### Что нужно сделать
Покажите все приведённые ниже строки, в которых встречается слово «apartment». Регистр букв учитывается.

(Строки набора данных)
——
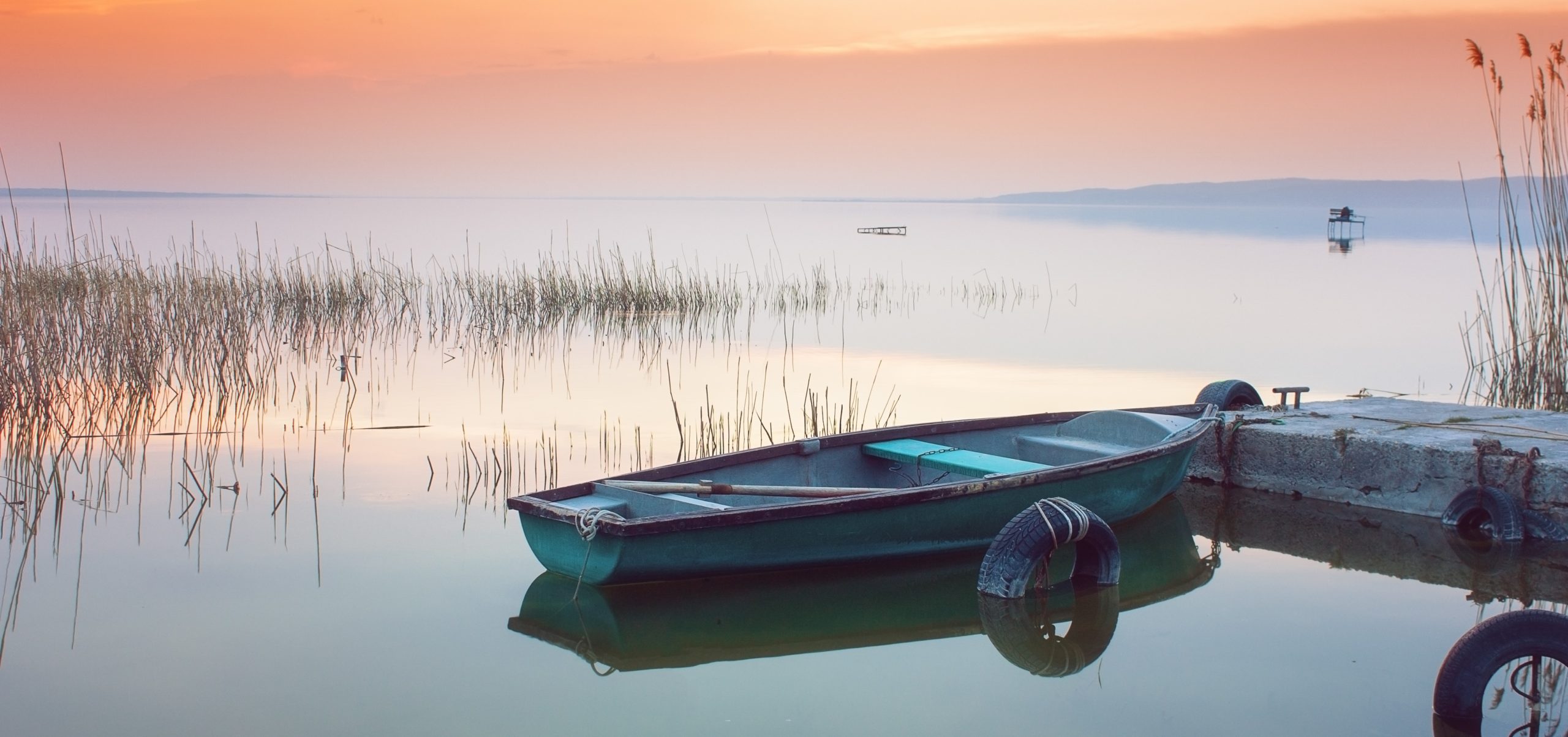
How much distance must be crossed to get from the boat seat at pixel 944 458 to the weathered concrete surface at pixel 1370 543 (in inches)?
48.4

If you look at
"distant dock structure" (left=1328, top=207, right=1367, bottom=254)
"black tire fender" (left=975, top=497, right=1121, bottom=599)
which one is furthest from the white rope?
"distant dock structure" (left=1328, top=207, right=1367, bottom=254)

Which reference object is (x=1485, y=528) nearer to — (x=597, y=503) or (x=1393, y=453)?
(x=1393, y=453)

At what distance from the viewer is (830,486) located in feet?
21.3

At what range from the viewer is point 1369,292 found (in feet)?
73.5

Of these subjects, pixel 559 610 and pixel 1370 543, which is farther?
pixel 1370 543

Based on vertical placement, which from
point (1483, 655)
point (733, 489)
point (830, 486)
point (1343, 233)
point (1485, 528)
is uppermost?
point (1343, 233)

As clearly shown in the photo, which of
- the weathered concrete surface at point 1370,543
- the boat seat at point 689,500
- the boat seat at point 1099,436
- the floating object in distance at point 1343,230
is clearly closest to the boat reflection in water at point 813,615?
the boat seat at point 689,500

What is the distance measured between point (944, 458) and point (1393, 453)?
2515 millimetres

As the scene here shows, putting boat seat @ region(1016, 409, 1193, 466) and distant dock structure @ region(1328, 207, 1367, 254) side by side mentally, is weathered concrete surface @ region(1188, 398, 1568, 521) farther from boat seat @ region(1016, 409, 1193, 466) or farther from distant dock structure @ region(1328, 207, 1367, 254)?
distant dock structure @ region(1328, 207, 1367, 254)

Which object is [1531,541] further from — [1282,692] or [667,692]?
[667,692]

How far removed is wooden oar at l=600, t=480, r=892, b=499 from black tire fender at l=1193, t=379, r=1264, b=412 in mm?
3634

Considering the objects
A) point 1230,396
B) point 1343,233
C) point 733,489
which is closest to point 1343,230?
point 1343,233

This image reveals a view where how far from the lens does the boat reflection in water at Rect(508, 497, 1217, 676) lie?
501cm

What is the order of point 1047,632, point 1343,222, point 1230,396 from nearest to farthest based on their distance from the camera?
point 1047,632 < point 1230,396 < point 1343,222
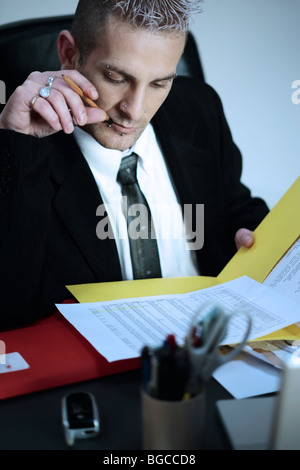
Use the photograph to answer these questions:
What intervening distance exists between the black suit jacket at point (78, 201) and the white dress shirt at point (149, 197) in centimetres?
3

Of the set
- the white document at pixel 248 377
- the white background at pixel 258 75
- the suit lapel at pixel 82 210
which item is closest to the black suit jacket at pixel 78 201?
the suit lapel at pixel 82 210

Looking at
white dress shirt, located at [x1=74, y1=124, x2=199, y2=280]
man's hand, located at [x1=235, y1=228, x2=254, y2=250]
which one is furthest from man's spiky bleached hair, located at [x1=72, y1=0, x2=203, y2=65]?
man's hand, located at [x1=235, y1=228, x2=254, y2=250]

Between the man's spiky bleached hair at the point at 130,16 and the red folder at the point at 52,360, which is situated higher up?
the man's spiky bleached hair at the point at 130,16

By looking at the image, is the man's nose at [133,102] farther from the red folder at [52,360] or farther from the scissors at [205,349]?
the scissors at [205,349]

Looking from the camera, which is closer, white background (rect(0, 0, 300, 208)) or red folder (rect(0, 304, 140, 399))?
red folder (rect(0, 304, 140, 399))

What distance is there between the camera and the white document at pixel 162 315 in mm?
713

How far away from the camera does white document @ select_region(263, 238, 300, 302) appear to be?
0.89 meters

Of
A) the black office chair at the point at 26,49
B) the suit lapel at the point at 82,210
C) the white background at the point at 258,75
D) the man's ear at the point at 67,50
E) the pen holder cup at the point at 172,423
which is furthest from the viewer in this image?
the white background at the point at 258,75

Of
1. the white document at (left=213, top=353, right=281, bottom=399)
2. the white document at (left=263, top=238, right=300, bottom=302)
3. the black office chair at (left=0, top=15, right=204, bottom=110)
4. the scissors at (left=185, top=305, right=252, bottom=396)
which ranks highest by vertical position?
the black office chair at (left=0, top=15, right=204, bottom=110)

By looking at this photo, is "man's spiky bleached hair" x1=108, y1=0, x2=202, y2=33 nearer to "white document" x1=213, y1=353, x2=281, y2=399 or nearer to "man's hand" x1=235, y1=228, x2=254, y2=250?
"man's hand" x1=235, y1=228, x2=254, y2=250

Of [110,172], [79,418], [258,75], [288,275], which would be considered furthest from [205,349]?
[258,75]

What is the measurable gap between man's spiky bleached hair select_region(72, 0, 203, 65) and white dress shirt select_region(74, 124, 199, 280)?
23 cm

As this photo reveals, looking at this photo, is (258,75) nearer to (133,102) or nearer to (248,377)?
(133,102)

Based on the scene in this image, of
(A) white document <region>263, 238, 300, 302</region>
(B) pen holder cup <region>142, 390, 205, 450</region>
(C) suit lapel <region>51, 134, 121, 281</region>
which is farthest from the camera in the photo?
——
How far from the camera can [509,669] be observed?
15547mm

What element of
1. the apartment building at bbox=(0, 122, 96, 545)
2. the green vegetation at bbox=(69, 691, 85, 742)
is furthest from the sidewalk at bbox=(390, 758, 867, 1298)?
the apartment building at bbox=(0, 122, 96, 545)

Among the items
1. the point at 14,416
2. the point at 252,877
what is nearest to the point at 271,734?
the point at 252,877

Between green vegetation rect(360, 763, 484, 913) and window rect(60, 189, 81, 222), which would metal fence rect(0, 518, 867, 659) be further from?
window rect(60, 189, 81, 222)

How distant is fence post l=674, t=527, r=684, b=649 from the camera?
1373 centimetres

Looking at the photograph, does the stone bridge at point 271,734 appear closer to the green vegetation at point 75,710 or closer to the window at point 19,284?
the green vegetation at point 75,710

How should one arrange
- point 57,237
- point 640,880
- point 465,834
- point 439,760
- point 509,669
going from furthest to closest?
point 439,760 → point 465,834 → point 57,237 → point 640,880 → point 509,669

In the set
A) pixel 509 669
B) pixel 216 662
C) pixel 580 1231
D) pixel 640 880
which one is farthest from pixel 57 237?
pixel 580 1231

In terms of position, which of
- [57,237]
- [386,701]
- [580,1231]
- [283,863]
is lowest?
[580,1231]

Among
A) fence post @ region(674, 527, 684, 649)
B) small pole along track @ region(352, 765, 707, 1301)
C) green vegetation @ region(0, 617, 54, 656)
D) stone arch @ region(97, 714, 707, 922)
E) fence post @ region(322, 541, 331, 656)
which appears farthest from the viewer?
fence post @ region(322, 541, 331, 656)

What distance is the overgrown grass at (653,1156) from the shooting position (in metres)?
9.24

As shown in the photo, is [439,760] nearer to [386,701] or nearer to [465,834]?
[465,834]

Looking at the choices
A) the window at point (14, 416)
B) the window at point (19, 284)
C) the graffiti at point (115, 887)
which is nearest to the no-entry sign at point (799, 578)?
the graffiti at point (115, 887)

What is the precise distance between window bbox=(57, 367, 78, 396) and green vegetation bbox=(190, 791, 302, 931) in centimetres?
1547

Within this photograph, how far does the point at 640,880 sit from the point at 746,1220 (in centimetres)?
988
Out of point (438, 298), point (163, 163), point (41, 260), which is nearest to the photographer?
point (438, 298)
——
### Результат выполнения
1. the apartment building at bbox=(0, 122, 96, 545)
the apartment building at bbox=(0, 122, 96, 545)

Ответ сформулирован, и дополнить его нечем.